§ **What is needed**:
Without pictures, output exactly the lines running from the line containing "Microsoft | Volume Licensing" to the end of the listing below.
----- Exercise input
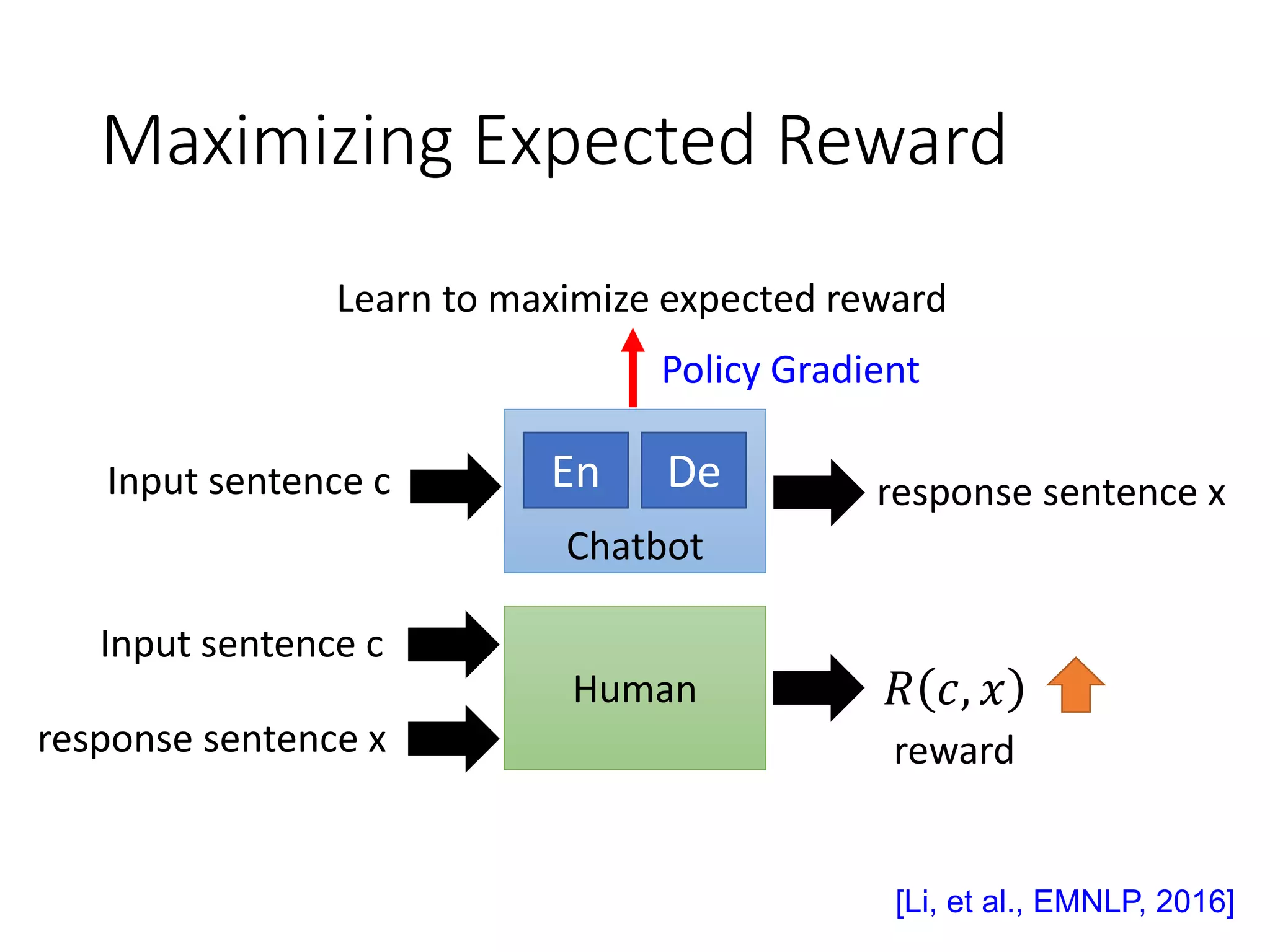 Maximizing Expected Reward

Learn to maximize expected reward

Policy Gradient

Input sentence c

En

De

Chatbot

response sentence x

Input sentence c

response sentence x

Human

$R(c, x)$

reward

[Li, et al., EMNLP, 2016]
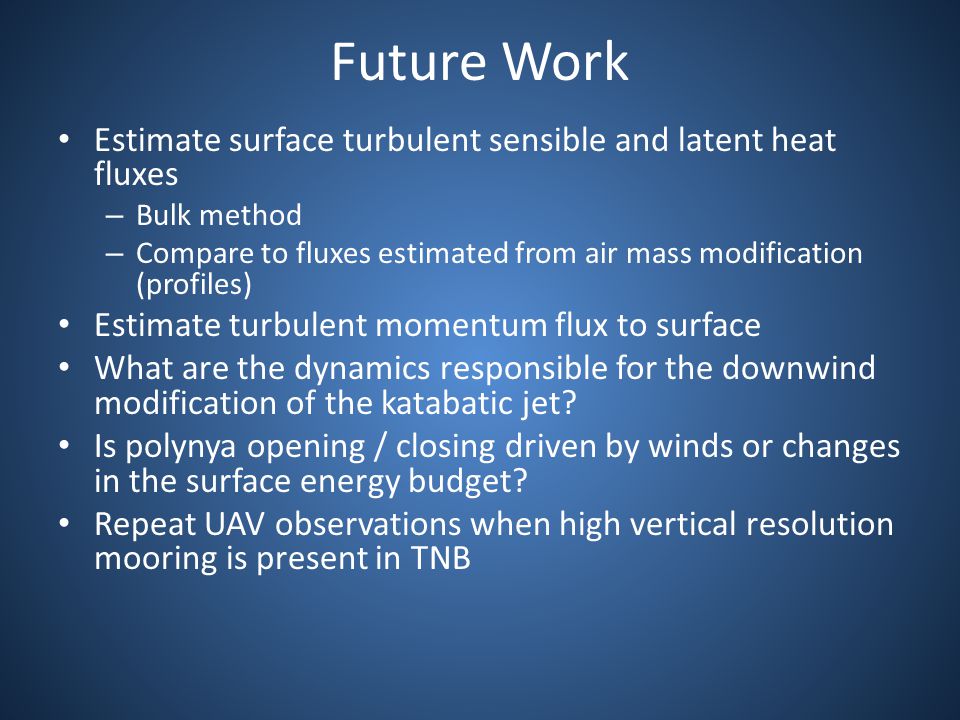 Future Work

• Estimate surface turbulent sensible and latent heat fluxes
  – Bulk method
  – Compare to fluxes estimated from air mass modification (profiles)
• Estimate turbulent momentum flux to surface
• What are the dynamics responsible for the downwind modification of the katabatic jet?
• Is polynya opening / closing driven by winds or changes in the surface energy budget?
• Repeat UAV observations when high vertical resolution mooring is present in TNB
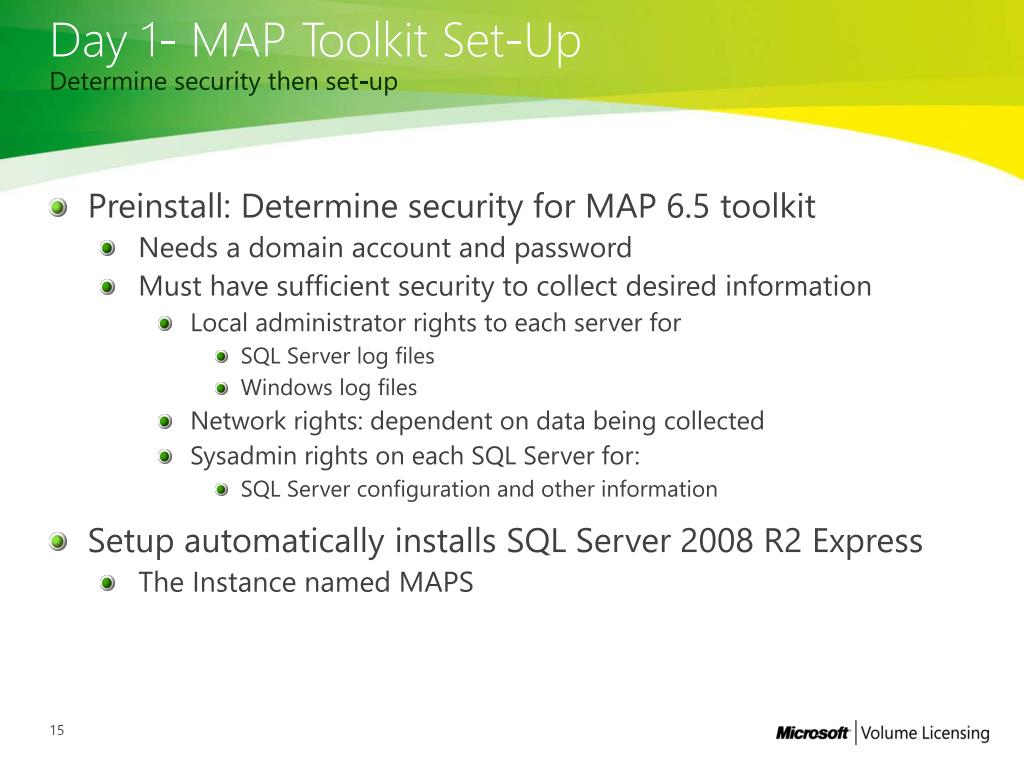 Day 1- MAP Toolkit Set-Up
Determine security then set-up

Preinstall: Determine security for MAP 6.5 toolkit
Needs a domain account and password
Must have sufficient security to collect desired information
Local administrator rights to each server for
SQL Server log files
Windows log files
Network rights: dependent on data being collected
Sysadmin rights on each SQL Server for:
SQL Server configuration and other information

Setup automatically installs SQL Server 2008 R2 Express
The Instance named MAPS

15

Microsoft | Volume Licensing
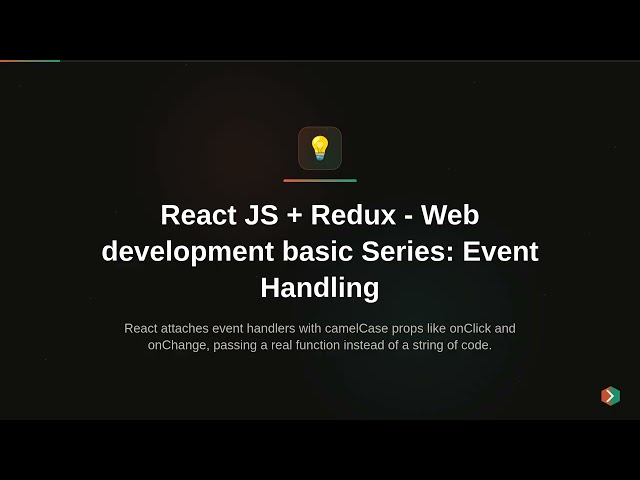 React JS + Redux - Web development basic Series: Event Handling

React attaches event handlers with camelCase props like onClick and onChange, passing a real function instead of a string of code.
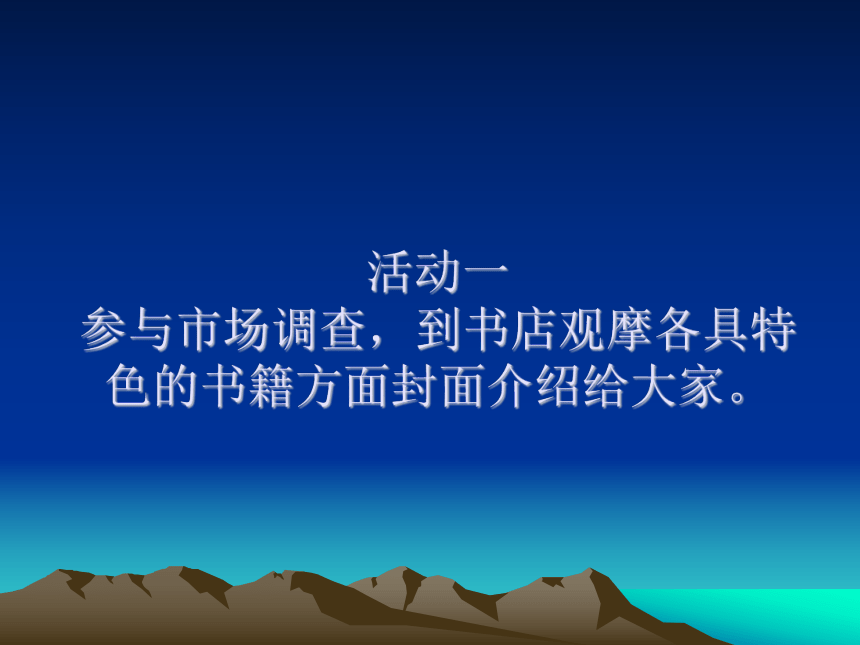 活动一
参与市场调查，到书店观摩各具特色的书籍方面封面介绍给大家。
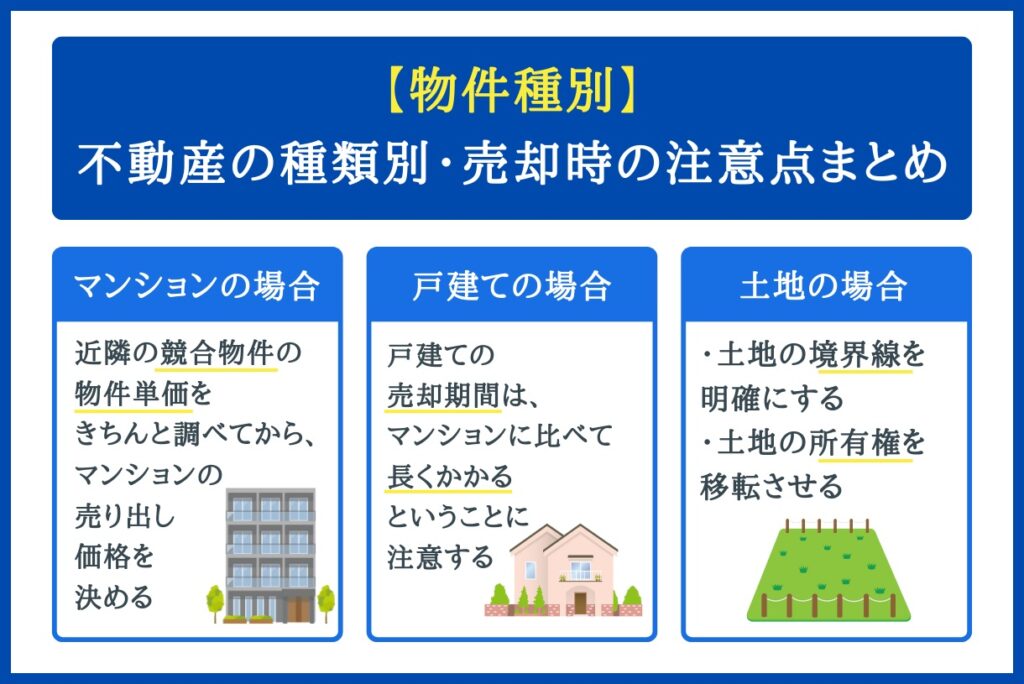 【物件種別】
不動産の種類別・売却時の注意点まとめ

マンションの場合

近隣の競合物件の物件単価をきちんと調べてから、マンションの売り出し価格を決める

戸建ての場合

戸建ての売却期間は、マンションに比べて長くかかるということに注意する

土地の場合

・土地の境界線を明確にする
・土地の所有権を移転させる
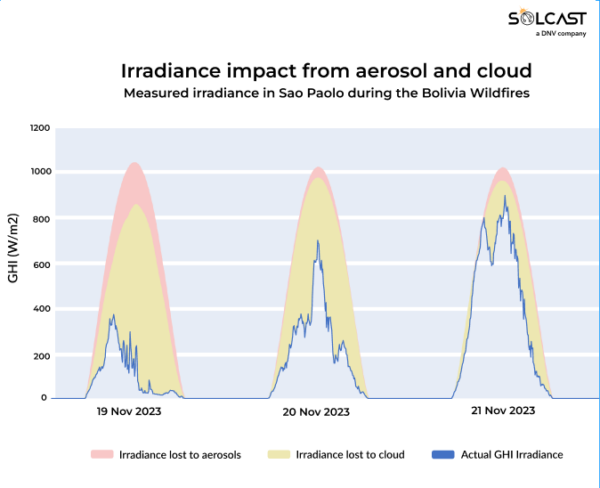 SOLCAST
a DNV company

Irradiance impact from aerosol and cloud
Measured irradiance in Sao Paolo during the Bolivia Wildfires

GHI (W/m2)
1200
1000
800
600
400
200
0

19 Nov 2023
20 Nov 2023
21 Nov 2023

Irradiance lost to aerosols
Irradiance lost to cloud
Actual GHI Irradiance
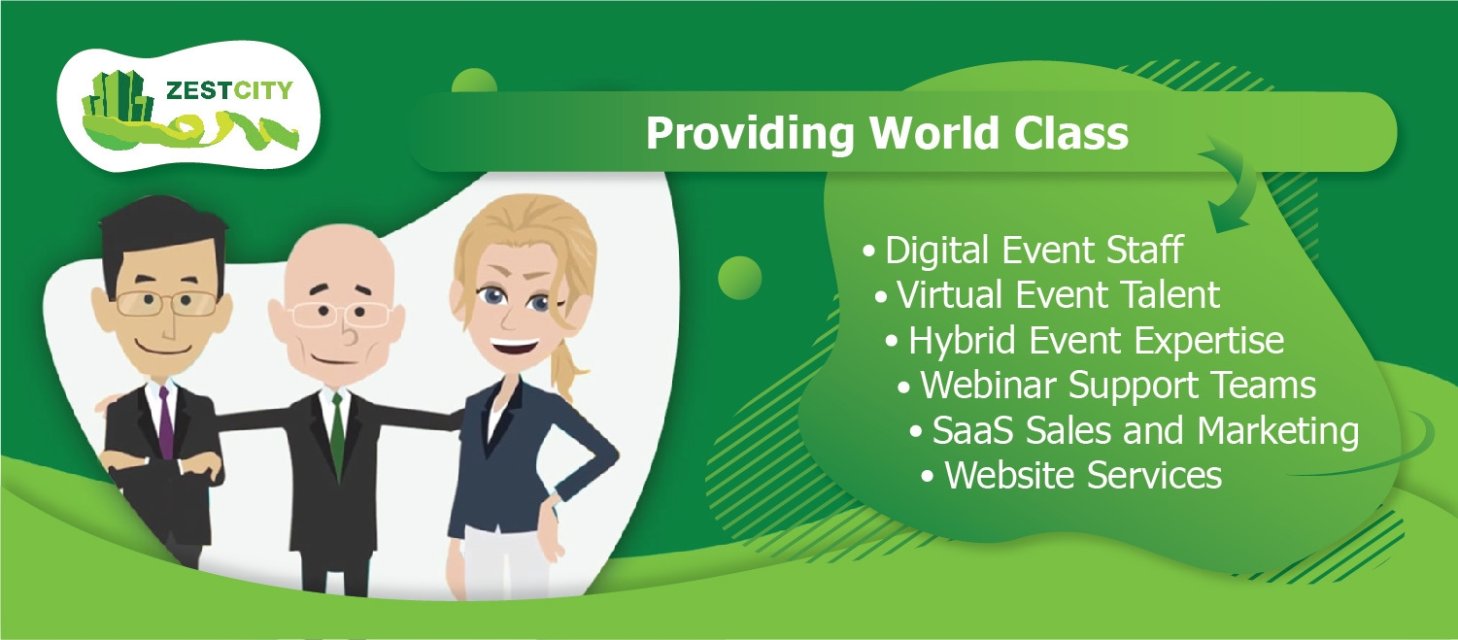 ZESTCITY

Providing World Class

• Digital Event Staff
• Virtual Event Talent
• Hybrid Event Expertise
• Webinar Support Teams
• SaaS Sales and Marketing
• Website Services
----------
§ **Answer area**:
Microsoft | Volume Licensing
 React JS + Redux - Web development basic Series: Event Handling

React attaches event handlers with camelCase props like onClick and onChange, passing a real function instead of a string of code.
 活动一
参与市场调查，到书店观摩各具特色的书籍方面封面介绍给大家。
 【物件種別】
不動産の種類別・売却時の注意点まとめ

マンションの場合

近隣の競合物件の物件単価をきちんと調べてから、マンションの売り出し価格を決める

戸建ての場合

戸建ての売却期間は、マンションに比べて長くかかるということに注意する

土地の場合

・土地の境界線を明確にする
・土地の所有権を移転させる
 SOLCAST
a DNV company

Irradiance impact from aerosol and cloud
Measured irradiance in Sao Paolo during the Bolivia Wildfires

GHI (W/m2)
1200
1000
800
600
400
200
0

19 Nov 2023
20 Nov 2023
21 Nov 2023

Irradiance lost to aerosols
Irradiance lost to cloud
Actual GHI Irradiance
 ZESTCITY

Providing World Class

• Digital Event Staff
• Virtual Event Talent
• Hybrid Event Expertise
• Webinar Support Teams
• SaaS Sales and Marketing
• Website Services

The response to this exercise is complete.